Послышалось тихое «да», и они тронулись.
– На плато только ползком!
Когда дошли до знакомого ручья, мерина разгрузили и привязали длинной верёвкой к дереву.
– Пусть пасётся, всё будет делом занят! – сказал Штин, взял ящик с гранатами, взвалил его на себя и пошёл впереди отряда.

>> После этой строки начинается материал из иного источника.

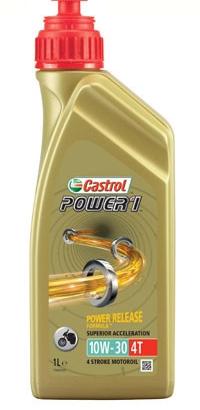 Castrol power1 10w30 4t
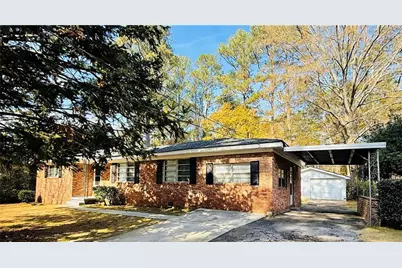 318 W Bonnell Street, Oxford, GA 30054 - Photo 44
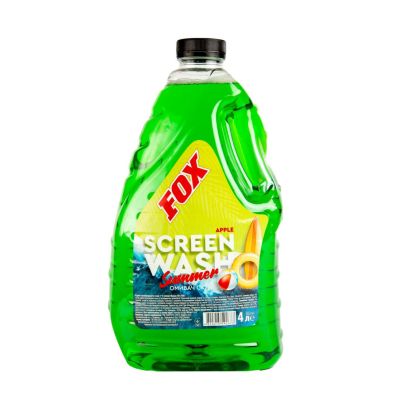 ��������� ������������� Fox ������ 4� - �������� 1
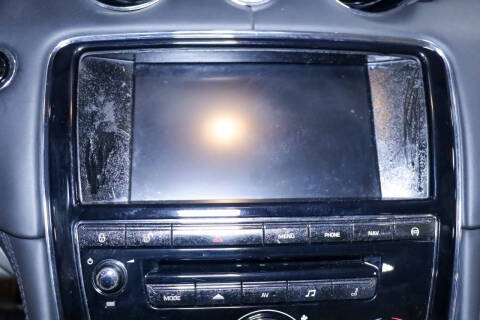 2014 Jaguar XJL Portfolio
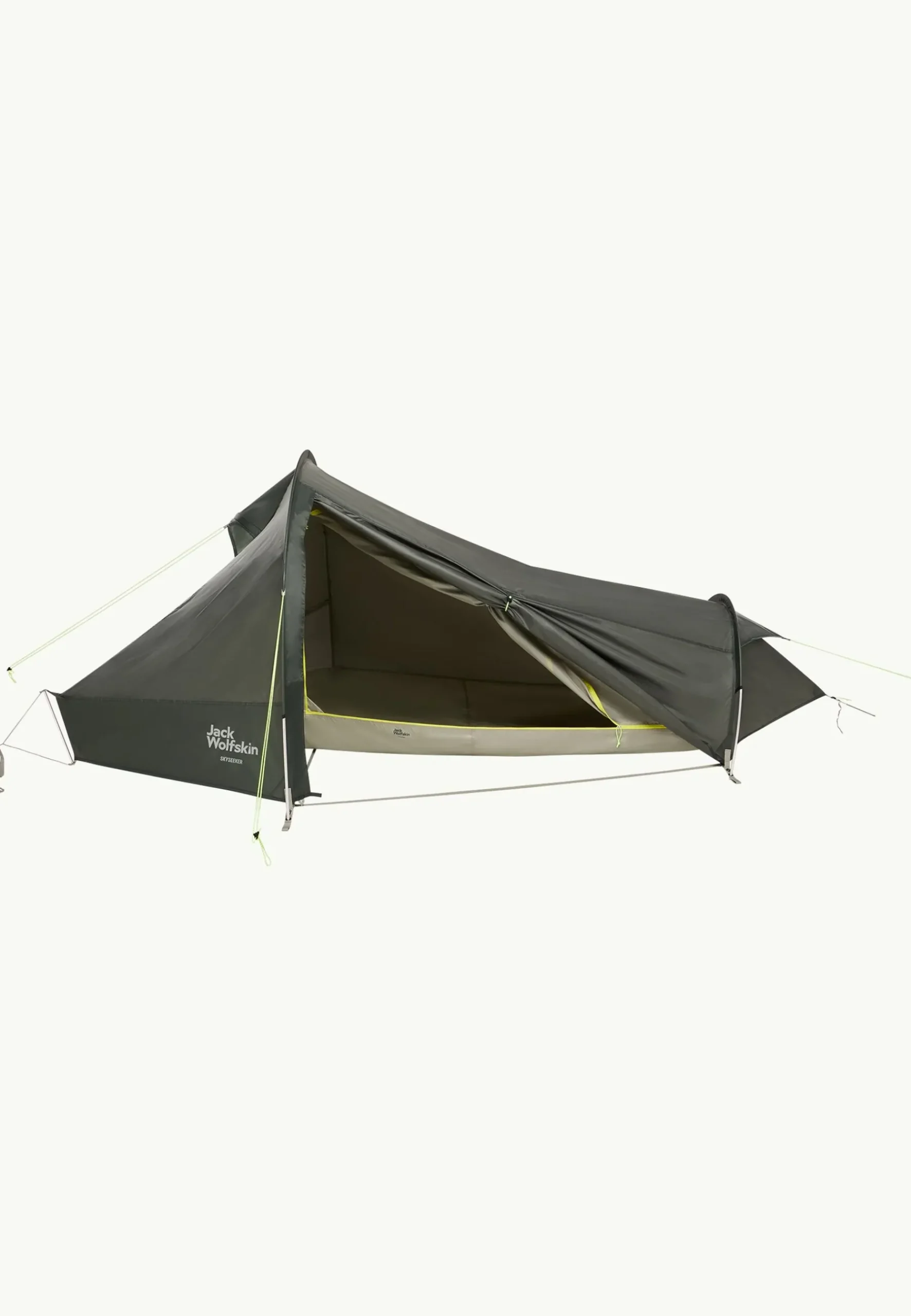 Jack Wolfskin North Timer| Tenten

Когда поднялись на плато, сразу увидели, что его край там, где был обрыв, – как будто бы светится снизу. Штин, чтобы не звякать, отослал трёх бойцов снова вниз к ручью собрать пулемёт и набрать побольше воды, а сам с Сорокиным и старшим отряда добровольцев штабс-ротмистром Завадским пополз к обрыву. Земля была сырая, а трава мокрая, и вся одежда на Сорокине скоро промокла. Он полз, держа винтовку за ремень у скобы, и понимал, что, наверное, уже утратил какие-то военные навыки. Штин полз рядом, но Сорокину казалось, что Штин не ползёт, что он даже не двигается, а что его как будто бы тянут на верёвке или толкают сзади. Михаил Капитонович позавидовал его опыту и умению, и вдруг Штин замер и оглянулся. Сорокин и Завадский тоже оглянулись и увидели, что за ними ползёт Янко. Штин лягнул ногой, но не достал его и погрозил кулаком, а Сорокину и Завадскому показал пальцем: «Тихо!» Воздух над тайгой уже серел, и Штин показал всем замереть. Они не доползли до края метр, но было видно, что внизу на поляне жгут костёр. Штин вплотную приблизил лицо к Сорокину и прошептал одними губами:
– Если костёр большой, то, как только мы высунемся над обрывом, – сразу на наших лицах отразится свет. Надо подождать, пока ещё немного рассветёт.
Они лежали полчаса. Сорокин замёрз до зубной дрожи. Постепенно серый и непрозрачный воздух начал наполняться лёгкостью. Свет от костра на нижней поляне становился приглушённым, было слышно, что внизу есть люди и они разговаривают. Сорокин вплотную приблизил лицо к Штину:
– У нас нет никого, кто понимал бы по-китайски?